I’m still disgusted by last night’s EPA hearing in Pompton lakes (more on that later), but for now just want to pass on this important interview with Daniel Ellsberg,– the man behind the Pentagon papers – regarding Bradley Manning.
Here is the case for whisteblowing:
I would say that Bradley Manning took the same attitude I did, which was the willingness to take a personal risk in order to inform the public, in order to affect events and save lives. We’ve had a number of wars that would have been averted if we’d had a Bradley Manning, and preferably at a higher level, with access to this information. I think there wouldn’t have been an invasion and an aggression against Iraq; if people knew that this was a disastrous course, that would have averted the war if it was done before the war. Likewise, the escalation in Afghanistan was done in opposition of most of the president’s military and civilian advisers, and I think if they had brought out their own opinions to the public, preferably wtih documents, we wouldn’t have put out this extra 40,000 troops, and lives would have been saved on both sides. In both cases, we’ve benefited from memoirs and investigative journalism, such as from Bob Woodward and Sy Hersh, that shows how many people knew we were heading off a cliff, but they didn’t tell us at the time. They told Woodward or Hersh or otherwise years after it was too late to stop them. I think in almost every catastrophe you can think of—even natural ones like Hurricane Katrina—there were warnings beforehand about how inadequate the preparations were. People knew what would happen. In almost every case you look at—Fukushima in Japan would be another case—there were plenty of people able to give the warning but just didn’t do it loud enough. They may have given warnings internally, but when people were ignored, as they were in both those cases, they didn’t risk their jobs to go public….

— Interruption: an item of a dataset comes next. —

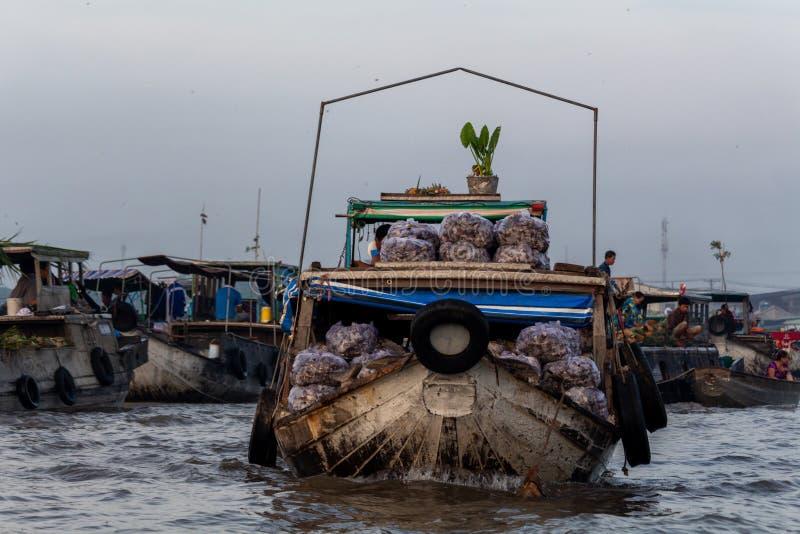 Cai Rang grossist som svävar marknadsdeltan Mekong Vietnam arkivfoton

My main point is we need more such decision-making, not less, and Obama’s efforts to assure we’ll have less truth-telling than before is frankly a death sentence to a lot of people in the world, Americans and others, because it’s a recipe for more disastrous policies like Vietnam, Iraq and Afghanistan—and I would say what are you doing in Pakistan with the drone attacks?—that are disastrous and could be averted by more truth-telling. Frankly, it will always take courage to do that, to tell a truth against the wishes of a boss—which is the essence of whistle-blowing and is always going to be risky. It doesn’t always involve imprisonment, but just the prospect of losing your clearance, your career, very often your marriage or your children’s education, your standing and your peers is enough to keep people quiet about dangers and crimes. ….
People write about this as though it’s very obscure what his motives were. He’s really very explicit in the chat logs as to what his concern was. He saw torture, atrocities, corruption at all levels, and he felt the public should have this information. You need this information to make decisions. And he was prepared to pay the price. I see the same motives I had, and I admire him—he’s a hero of mine. And I certainly haven’t heard anything since then that diminishes my feeling about it.
Obviously, there are far more important things in life than a job.